I woke up with a start, to hear unearthly screams echoing in my ears. I had chosen to sleep on an improvised bed made of cushions next to my mother, who occupied the only real bed in the cottage. Jeff was on the worn-out settee in the main room.

‘No!’ Mum was screeching. ‘Not my face! Please! No!’

What was all this about her face? I recalled the line of stitches I had seen, and wondered once again what had gone on in the time between my escape from the hospital and her arrival at the cottage.

For the moment I just got up and tried to hold her hand. She jerked it out of my grasp so violently that her fingernails scratched my palm.

‘Mum, it’s all right,’ I said quietly.

‘No – please!’ she sobbed. ‘My face – my face – please don’t! Not that!’

I tried again to calm her by stroking her hair, but this time she grabbed for my hand and slapped it away. I stepped back. It felt as if my presence was making her more agitated instead of calmer, but what else could I do?

I looked up from the bed and saw Jeff standing in the doorway, watching. He shook his head and beckoned me into the other room.

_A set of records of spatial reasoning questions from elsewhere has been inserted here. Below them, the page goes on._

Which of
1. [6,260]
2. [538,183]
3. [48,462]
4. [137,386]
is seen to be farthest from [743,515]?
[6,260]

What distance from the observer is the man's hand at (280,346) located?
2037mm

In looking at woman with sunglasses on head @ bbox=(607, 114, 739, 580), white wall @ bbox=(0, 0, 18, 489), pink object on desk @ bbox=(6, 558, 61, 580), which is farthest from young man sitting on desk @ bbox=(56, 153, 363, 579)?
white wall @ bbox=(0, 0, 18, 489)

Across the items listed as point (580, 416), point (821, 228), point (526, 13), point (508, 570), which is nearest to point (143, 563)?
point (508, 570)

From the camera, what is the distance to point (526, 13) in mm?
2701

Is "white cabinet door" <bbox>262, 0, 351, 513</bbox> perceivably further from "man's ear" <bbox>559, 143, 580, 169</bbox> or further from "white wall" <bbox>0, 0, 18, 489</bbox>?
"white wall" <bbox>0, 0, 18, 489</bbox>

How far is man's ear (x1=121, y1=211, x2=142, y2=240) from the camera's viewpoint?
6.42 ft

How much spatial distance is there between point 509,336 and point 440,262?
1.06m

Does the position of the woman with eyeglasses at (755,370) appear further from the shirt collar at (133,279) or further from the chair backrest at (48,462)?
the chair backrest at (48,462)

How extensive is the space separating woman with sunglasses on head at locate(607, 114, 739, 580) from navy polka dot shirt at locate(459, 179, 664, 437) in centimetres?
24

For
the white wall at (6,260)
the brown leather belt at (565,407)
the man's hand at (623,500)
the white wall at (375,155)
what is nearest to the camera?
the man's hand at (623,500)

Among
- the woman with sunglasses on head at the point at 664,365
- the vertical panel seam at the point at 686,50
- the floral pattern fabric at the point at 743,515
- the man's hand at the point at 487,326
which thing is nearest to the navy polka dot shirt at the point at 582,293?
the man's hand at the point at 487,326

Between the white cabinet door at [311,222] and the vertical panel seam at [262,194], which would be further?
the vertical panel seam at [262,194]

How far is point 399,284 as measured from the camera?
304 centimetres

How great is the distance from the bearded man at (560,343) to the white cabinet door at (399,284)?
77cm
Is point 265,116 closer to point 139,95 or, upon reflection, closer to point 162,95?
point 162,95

‘Will left me a sedative in case this happened,’ he said in a low voice. ‘Do you think we should use it?’

I was confused by the responsibility. ‘I don’t know… It can’t be good for her to be in this state. But shouldn’t we try and wean her off medication? We won’t be able to get any more if it runs out, will we?’

‘I’m not sure,’ he admitted. ‘What’s all this about her face? Does she look any different from before?’

‘No. Except for the line of stitches… I don’t know what that was about.’

‘She didn’t have any facial injury before she went into the hospital?’

‘No, it was just her leg. It got infected – she was feverish. She had hallucinations then too, but it was nothing to do with her face.’

‘Maybe she fell out of bed and hurt herself.’

‘Fell out of bed – yes, that’ll be right,’ I said. ‘Sorry – I can’t help being a bit cynical about the hospital, considering everything.’

‘No need to apologise. You do far too much of that as it is… Let’s try and get through the night without the sedative if we can. You never know when we might need it.’

It was a struggle not to use the sedative, as it turned out, but it seemed to be worthwhile, for my mother went back to sleep eventually and was reassuringly awake and normal in the morning. She even wanted to get out of bed, and after a while I gave in and let her do that. She was wearing the really awful old tracksuit she had thrown in her bag the last time she left our house in Cramond. She told me she had worn it all the time while she was expecting Dan. I couldn’t remember, of course.

When I was alone with Jeff again, during the afternoon while she rested, he said to me suddenly, ‘Face transplants.’